Within the lines below, the span from the line with "Un outil… Le diagramme d'Ishikawa" to the line with "flow e-mail sales rocks", both ends included, is to be reproduced exactly, with pictures omitted.

╭─ RECORDED INFORMATION

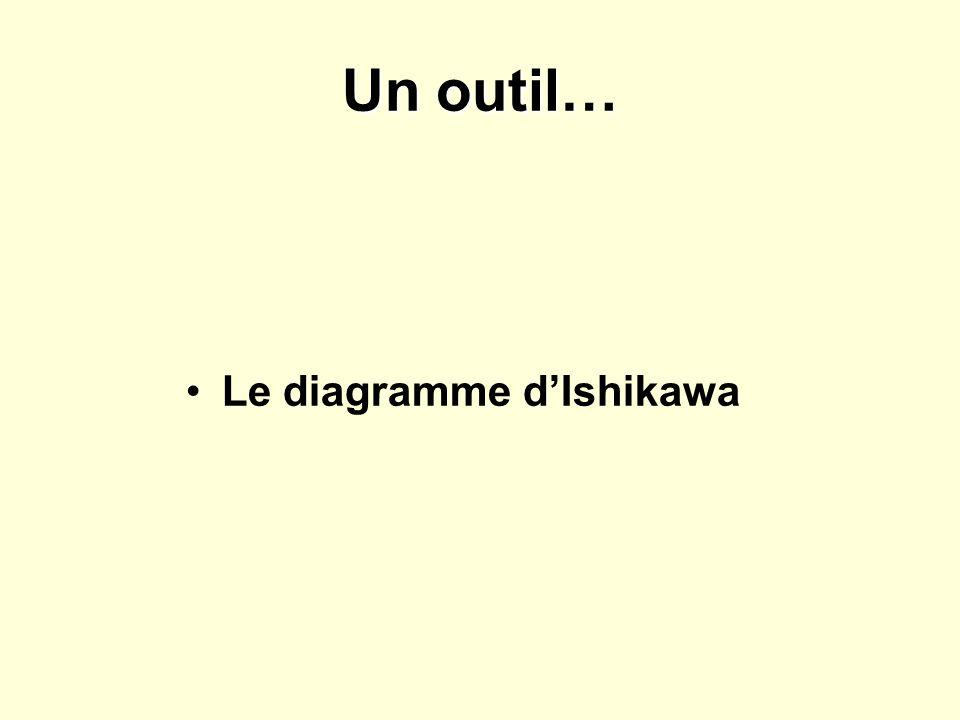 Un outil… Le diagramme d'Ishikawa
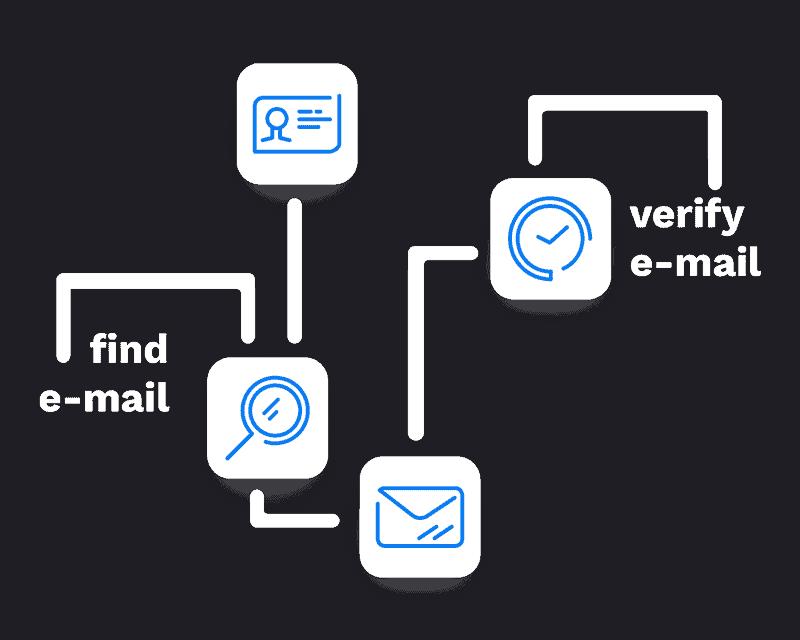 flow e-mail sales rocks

╰─
╭─ RECORDED INFORMATION

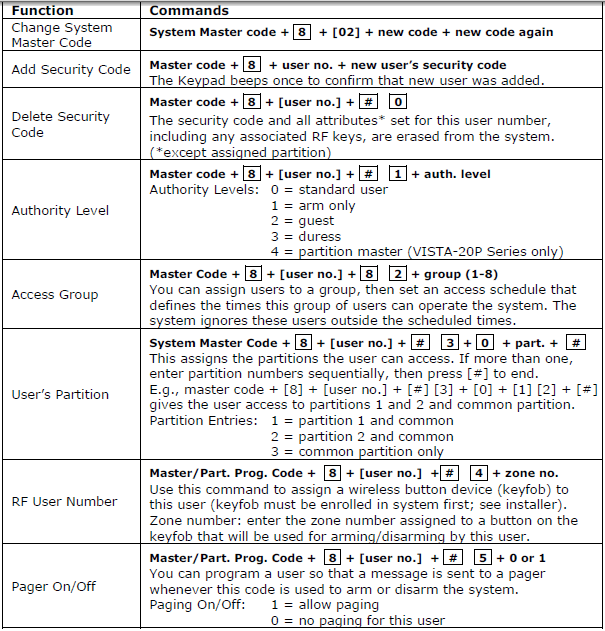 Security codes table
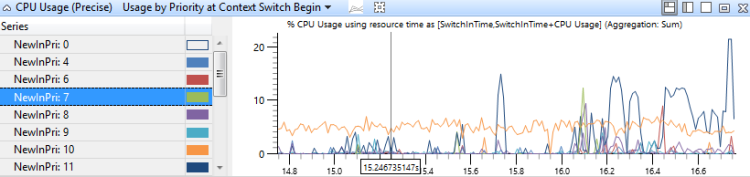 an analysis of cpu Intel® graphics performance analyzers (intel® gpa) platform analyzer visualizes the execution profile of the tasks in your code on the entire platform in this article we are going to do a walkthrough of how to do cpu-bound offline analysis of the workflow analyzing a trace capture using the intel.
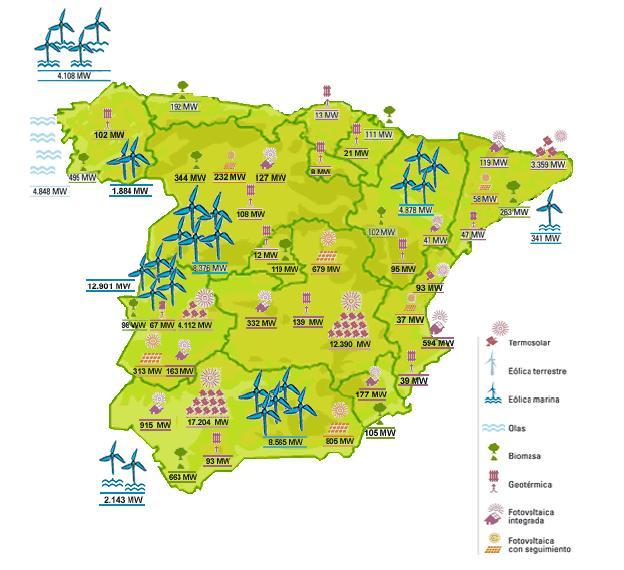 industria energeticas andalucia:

╰─

RESPONSE BOX –
 Un outil… Le diagramme d'Ishikawa
 flow e-mail sales rocks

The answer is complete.